Philae makes historic first landing on comet

History was made today as a spacecraft the size of a fridge executed the first successful landing on a comet. The European Space Agency (ESA) confirms that at about 16:00 GMT the unmanned Philae space probe touched down on the surface of comet 67P/Churyumov-Gerasimenko at the landing site known as Agilkia.
 
The comet and spacecraft are 510 milion km (310 million miles) from Earth, so the news of the landing took 28 minutes and 20 seconds to reach mission control in Darmstadt, Germany. The day before the landing, the 100 kg (220 lb) Phiale was turned on and its batteries charged for the first time since leaving Earth.
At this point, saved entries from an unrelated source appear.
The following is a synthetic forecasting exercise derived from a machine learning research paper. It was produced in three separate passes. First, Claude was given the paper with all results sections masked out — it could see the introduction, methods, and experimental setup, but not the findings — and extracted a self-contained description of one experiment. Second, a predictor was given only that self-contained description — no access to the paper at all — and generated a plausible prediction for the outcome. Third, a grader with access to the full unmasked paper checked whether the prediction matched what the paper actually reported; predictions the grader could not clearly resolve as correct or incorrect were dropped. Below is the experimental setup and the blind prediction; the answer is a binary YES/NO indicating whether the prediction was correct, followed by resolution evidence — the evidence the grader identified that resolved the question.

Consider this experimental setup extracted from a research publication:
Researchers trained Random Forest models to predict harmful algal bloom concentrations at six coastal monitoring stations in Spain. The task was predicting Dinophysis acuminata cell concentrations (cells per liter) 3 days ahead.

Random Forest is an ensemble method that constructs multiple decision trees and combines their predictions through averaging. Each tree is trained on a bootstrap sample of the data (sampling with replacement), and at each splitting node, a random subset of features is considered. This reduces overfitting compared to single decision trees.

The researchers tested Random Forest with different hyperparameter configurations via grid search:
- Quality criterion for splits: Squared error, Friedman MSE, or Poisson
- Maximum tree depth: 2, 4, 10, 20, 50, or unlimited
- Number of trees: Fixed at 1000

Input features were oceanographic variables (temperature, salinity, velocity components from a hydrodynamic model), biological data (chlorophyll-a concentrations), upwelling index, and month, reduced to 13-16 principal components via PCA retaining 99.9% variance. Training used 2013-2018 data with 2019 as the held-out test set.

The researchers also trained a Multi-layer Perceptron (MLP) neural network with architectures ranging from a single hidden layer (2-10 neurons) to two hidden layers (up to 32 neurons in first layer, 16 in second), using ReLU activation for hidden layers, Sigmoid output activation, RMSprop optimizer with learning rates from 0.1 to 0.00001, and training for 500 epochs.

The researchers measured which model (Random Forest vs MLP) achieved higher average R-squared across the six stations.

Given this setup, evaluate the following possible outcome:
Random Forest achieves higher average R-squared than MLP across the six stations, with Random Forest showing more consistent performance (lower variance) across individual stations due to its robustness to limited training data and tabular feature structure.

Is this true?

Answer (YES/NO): YES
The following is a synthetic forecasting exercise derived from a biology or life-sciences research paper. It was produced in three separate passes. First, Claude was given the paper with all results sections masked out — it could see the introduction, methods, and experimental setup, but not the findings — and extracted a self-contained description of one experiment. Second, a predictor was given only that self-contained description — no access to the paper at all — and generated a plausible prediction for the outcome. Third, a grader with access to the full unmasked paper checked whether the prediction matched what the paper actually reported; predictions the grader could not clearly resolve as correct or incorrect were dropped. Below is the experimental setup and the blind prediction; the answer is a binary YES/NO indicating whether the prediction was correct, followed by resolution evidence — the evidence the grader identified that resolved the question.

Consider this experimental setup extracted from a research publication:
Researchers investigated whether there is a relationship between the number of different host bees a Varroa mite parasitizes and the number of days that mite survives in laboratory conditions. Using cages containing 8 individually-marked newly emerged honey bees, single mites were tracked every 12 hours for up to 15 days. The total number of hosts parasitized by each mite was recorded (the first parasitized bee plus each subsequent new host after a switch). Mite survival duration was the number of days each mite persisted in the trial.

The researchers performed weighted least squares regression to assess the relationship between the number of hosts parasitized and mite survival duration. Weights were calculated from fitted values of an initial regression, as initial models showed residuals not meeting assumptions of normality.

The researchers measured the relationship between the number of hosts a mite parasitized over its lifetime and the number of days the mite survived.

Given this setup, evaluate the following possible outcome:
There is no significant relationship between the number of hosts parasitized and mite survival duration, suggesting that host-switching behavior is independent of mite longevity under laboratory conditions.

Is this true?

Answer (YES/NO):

There were some initial glitches as the batteries warmed more slowly than anticipated, but the spacecraft soon warmed up to its operational temperature.
 
As the Rosetta mothership carrying Philae maneuvered into position, mission control carried out flight checks on the two spacecraft, sent command updates to Philae that allowed it to navigate autonomously to the landing site, and cleared the landing maneuver after a series of go/no decisions with the lander declared ready for separation at 02:35 GMT.
 
Despite a transient fault in the cold gas thruster aboard Philae, at 07:35 GMT Rosetta completed its final maneuver and the final permission was given to proceed with landing. At 09:03 Philae separated from Rosetta. During course correction maneuvers, communications with Earth were interrupted from either spacecraft, so they were programmed to operate autonomously.